PROBLEM.
The records below must be output exactly, without pictures.

RECORDS TO PROCESS.
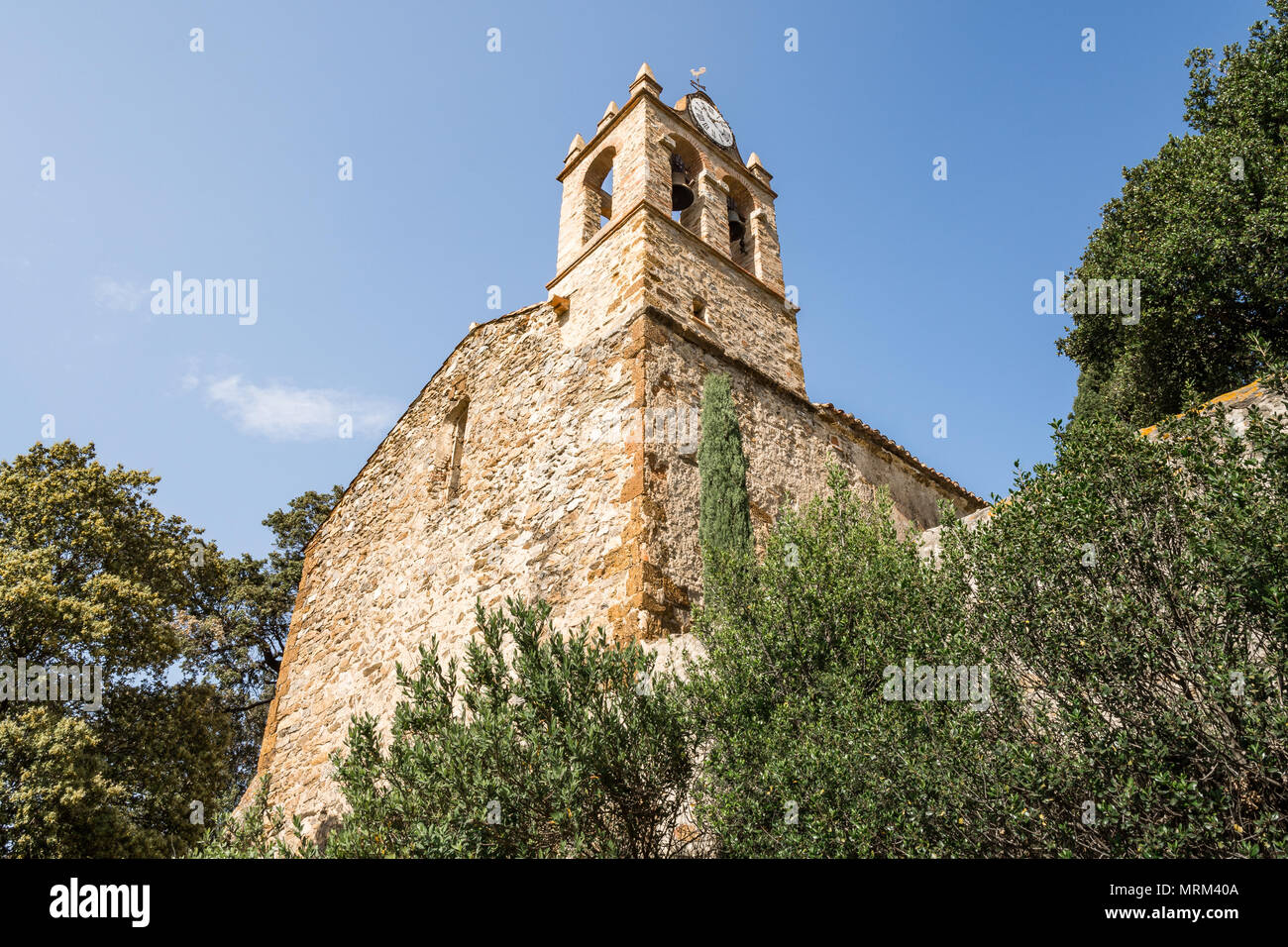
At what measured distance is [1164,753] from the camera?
13.3ft

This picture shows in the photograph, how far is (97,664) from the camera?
14469 millimetres

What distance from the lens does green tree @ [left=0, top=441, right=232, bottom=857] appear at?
1232cm

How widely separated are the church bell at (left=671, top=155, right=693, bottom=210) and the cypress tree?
219 inches

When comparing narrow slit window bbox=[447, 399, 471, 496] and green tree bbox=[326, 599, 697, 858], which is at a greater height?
narrow slit window bbox=[447, 399, 471, 496]

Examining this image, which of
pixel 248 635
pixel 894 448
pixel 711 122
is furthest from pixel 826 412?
pixel 248 635

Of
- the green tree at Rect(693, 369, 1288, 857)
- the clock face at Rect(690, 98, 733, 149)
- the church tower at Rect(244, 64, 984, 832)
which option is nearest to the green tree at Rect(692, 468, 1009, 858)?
the green tree at Rect(693, 369, 1288, 857)

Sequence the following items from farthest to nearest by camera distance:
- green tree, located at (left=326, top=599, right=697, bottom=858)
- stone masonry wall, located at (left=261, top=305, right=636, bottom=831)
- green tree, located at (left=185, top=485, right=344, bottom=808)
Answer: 1. green tree, located at (left=185, top=485, right=344, bottom=808)
2. stone masonry wall, located at (left=261, top=305, right=636, bottom=831)
3. green tree, located at (left=326, top=599, right=697, bottom=858)

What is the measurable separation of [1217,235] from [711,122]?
8883 mm

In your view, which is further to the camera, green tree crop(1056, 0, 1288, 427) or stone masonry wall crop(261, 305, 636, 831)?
green tree crop(1056, 0, 1288, 427)

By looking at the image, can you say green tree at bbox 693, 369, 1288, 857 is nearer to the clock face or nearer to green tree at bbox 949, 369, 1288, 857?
green tree at bbox 949, 369, 1288, 857

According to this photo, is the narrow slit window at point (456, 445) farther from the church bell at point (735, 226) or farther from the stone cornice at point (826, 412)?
the church bell at point (735, 226)
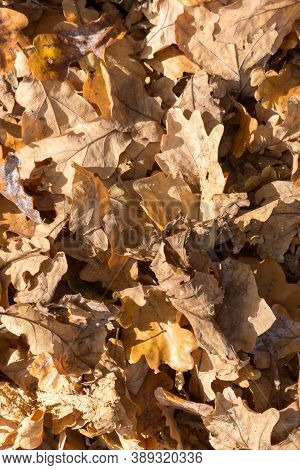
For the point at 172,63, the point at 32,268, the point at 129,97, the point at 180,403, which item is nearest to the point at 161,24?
the point at 172,63

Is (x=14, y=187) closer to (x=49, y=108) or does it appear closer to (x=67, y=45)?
(x=49, y=108)

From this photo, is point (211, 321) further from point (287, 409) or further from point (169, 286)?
point (287, 409)

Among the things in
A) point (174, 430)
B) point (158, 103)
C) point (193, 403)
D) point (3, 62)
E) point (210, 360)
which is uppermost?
point (3, 62)

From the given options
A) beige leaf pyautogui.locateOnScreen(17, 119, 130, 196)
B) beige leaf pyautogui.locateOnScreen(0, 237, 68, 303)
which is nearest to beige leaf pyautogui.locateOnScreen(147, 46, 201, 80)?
beige leaf pyautogui.locateOnScreen(17, 119, 130, 196)

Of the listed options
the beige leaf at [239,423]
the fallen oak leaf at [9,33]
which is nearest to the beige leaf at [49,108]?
the fallen oak leaf at [9,33]

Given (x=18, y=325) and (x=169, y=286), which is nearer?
(x=169, y=286)

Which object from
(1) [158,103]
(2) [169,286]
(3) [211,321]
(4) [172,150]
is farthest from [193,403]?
(1) [158,103]

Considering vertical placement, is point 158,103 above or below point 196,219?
above
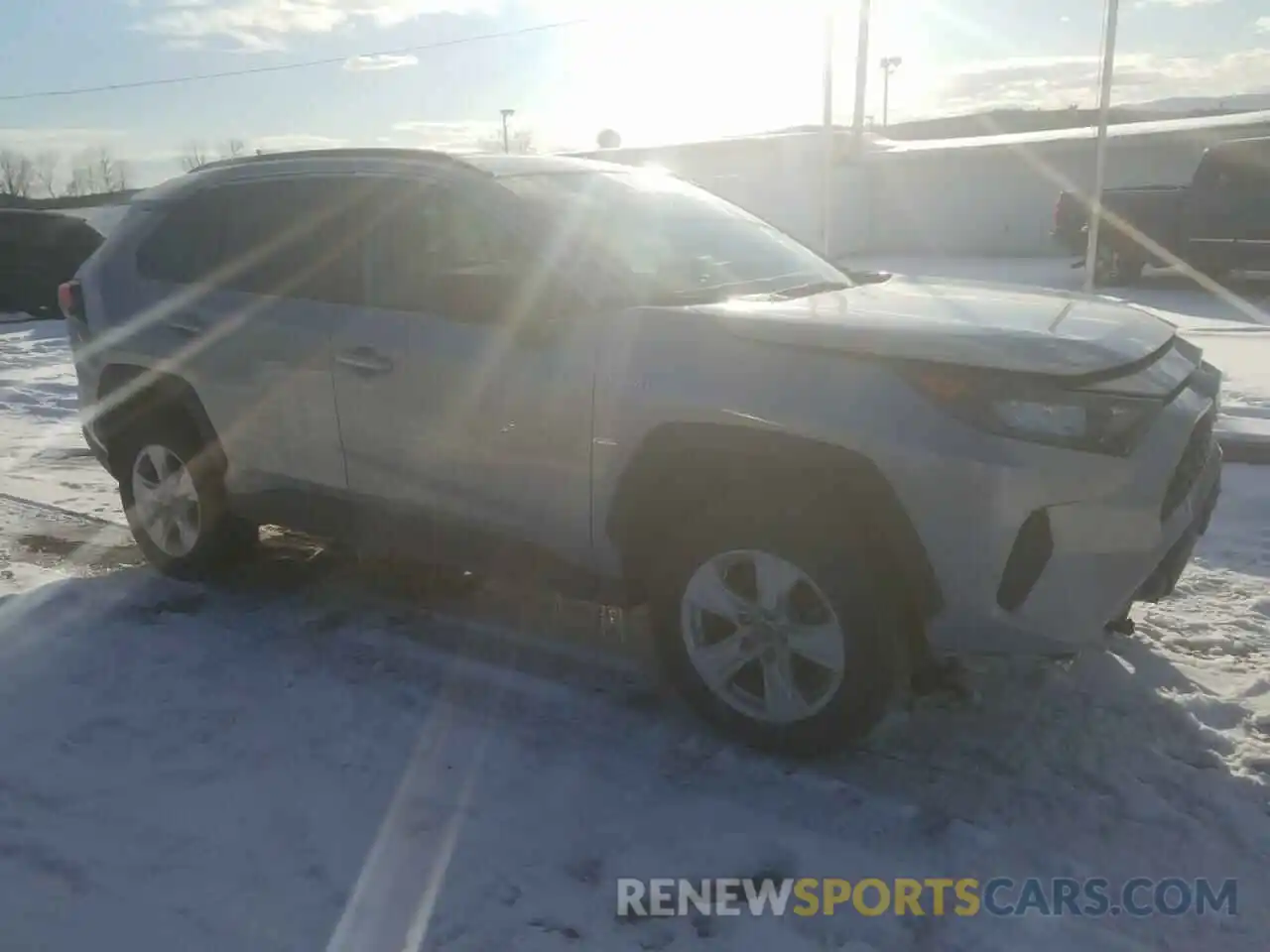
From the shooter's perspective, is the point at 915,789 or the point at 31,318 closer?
the point at 915,789

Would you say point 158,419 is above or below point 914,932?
above

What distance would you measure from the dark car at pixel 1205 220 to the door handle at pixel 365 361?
49.1ft

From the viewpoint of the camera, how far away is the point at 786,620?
3.13 m

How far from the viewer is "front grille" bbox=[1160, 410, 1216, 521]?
2975 millimetres

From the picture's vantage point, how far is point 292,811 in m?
3.00

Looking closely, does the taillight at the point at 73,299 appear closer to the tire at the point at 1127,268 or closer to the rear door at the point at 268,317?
the rear door at the point at 268,317

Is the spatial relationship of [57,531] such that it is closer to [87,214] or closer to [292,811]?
[292,811]

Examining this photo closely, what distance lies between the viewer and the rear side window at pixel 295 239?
4.14m

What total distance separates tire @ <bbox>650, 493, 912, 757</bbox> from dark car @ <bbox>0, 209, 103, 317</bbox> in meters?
13.8

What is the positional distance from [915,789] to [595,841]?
946 mm

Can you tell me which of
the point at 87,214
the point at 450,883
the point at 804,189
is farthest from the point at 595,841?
the point at 87,214

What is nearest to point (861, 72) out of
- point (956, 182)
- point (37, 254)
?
point (956, 182)

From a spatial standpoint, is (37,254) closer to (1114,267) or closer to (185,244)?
(185,244)

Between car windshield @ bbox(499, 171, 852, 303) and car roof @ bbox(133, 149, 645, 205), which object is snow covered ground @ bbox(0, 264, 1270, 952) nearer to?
car windshield @ bbox(499, 171, 852, 303)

RESPONSE.
At what measured distance is [1164,753] from the camera?
13.3ft

This picture shows in the photograph, how far is (97,664) from the camera?
14469 millimetres

What distance from the lens does green tree @ [left=0, top=441, right=232, bottom=857] appear at?
1232cm

How widely separated are the church bell at (left=671, top=155, right=693, bottom=210) and the cypress tree?
219 inches

When comparing narrow slit window bbox=[447, 399, 471, 496] and green tree bbox=[326, 599, 697, 858], which is at a greater height?
narrow slit window bbox=[447, 399, 471, 496]

Examining this image, which of
pixel 248 635
pixel 894 448
pixel 711 122
is furthest from pixel 826 412?
pixel 248 635

Of
- the green tree at Rect(693, 369, 1288, 857)
- the clock face at Rect(690, 98, 733, 149)
- the church tower at Rect(244, 64, 984, 832)
which option is nearest to the green tree at Rect(692, 468, 1009, 858)?
the green tree at Rect(693, 369, 1288, 857)

Sequence the following items from farthest to nearest by camera distance:
- green tree, located at (left=326, top=599, right=697, bottom=858)
- stone masonry wall, located at (left=261, top=305, right=636, bottom=831)
- green tree, located at (left=185, top=485, right=344, bottom=808)
Answer: 1. green tree, located at (left=185, top=485, right=344, bottom=808)
2. stone masonry wall, located at (left=261, top=305, right=636, bottom=831)
3. green tree, located at (left=326, top=599, right=697, bottom=858)

What is the measurable separation of [1217,235] from [711,122]?
8883 mm

In your view, which is further to the camera, green tree crop(1056, 0, 1288, 427) or stone masonry wall crop(261, 305, 636, 831)?
green tree crop(1056, 0, 1288, 427)

By looking at the image, can you say green tree at bbox 693, 369, 1288, 857 is nearer to the clock face or nearer to green tree at bbox 949, 369, 1288, 857?
green tree at bbox 949, 369, 1288, 857

According to this photo, is the narrow slit window at point (456, 445) farther from the church bell at point (735, 226) or farther from the stone cornice at point (826, 412)?
the church bell at point (735, 226)
For the point at 172,63, the point at 32,268, the point at 129,97, the point at 180,403, which item is nearest to the point at 161,24?
the point at 172,63

Is (x=14, y=187) closer to (x=49, y=108) or does it appear closer to (x=67, y=45)?
(x=49, y=108)

From this photo, is point (211, 321) further from point (287, 409) or further from point (169, 286)?
point (287, 409)

Among the things in
A) point (174, 430)
B) point (158, 103)
C) point (193, 403)
D) point (3, 62)
E) point (210, 360)
which is uppermost?
point (3, 62)

From the given options
A) beige leaf pyautogui.locateOnScreen(17, 119, 130, 196)
B) beige leaf pyautogui.locateOnScreen(0, 237, 68, 303)
which is nearest to beige leaf pyautogui.locateOnScreen(147, 46, 201, 80)?
beige leaf pyautogui.locateOnScreen(17, 119, 130, 196)

Of the listed options
the beige leaf at [239,423]
the fallen oak leaf at [9,33]
which is nearest to the beige leaf at [49,108]?
the fallen oak leaf at [9,33]

Given (x=18, y=325) and (x=169, y=286), which is nearer?
(x=169, y=286)

Which object from
(1) [158,103]
(2) [169,286]
(3) [211,321]
(4) [172,150]
is farthest from [193,403]?
(1) [158,103]

Considering vertical placement, is point 158,103 above or below point 196,219?
above
From the shooter's perspective, is the point at 915,789 or the point at 31,318 closer?
the point at 915,789

Would you say point 158,419 is above or below point 914,932?
above

What distance would you measure from the dark car at pixel 1205 220 to the door handle at pixel 365 361?
49.1ft

From the viewpoint of the camera, how far away is the point at 786,620?
3.13 m

How far from the viewer is "front grille" bbox=[1160, 410, 1216, 521]?
2975 millimetres

From the picture's vantage point, how far is point 292,811 in m?
3.00

Looking closely, does the taillight at the point at 73,299 appear closer to the tire at the point at 1127,268 or closer to the rear door at the point at 268,317?
the rear door at the point at 268,317

Is the spatial relationship of [57,531] such that it is closer to [87,214] or closer to [292,811]?
[292,811]

Examining this photo closely, what distance lies between the viewer and the rear side window at pixel 295 239?
4.14m

What total distance separates tire @ <bbox>650, 493, 912, 757</bbox> from dark car @ <bbox>0, 209, 103, 317</bbox> in meters?
13.8

What is the positional distance from [915,789] to [595,841]?
946 mm

Can you tell me which of
the point at 87,214
the point at 450,883
the point at 804,189
is farthest from the point at 595,841?
the point at 87,214

What is nearest to point (861, 72) out of
- point (956, 182)
- point (37, 254)
?
point (956, 182)

From a spatial standpoint, is (37,254) closer to (1114,267) or closer to (185,244)?
(185,244)

Between car windshield @ bbox(499, 171, 852, 303) and car roof @ bbox(133, 149, 645, 205), which object is snow covered ground @ bbox(0, 264, 1270, 952) nearer to?
car windshield @ bbox(499, 171, 852, 303)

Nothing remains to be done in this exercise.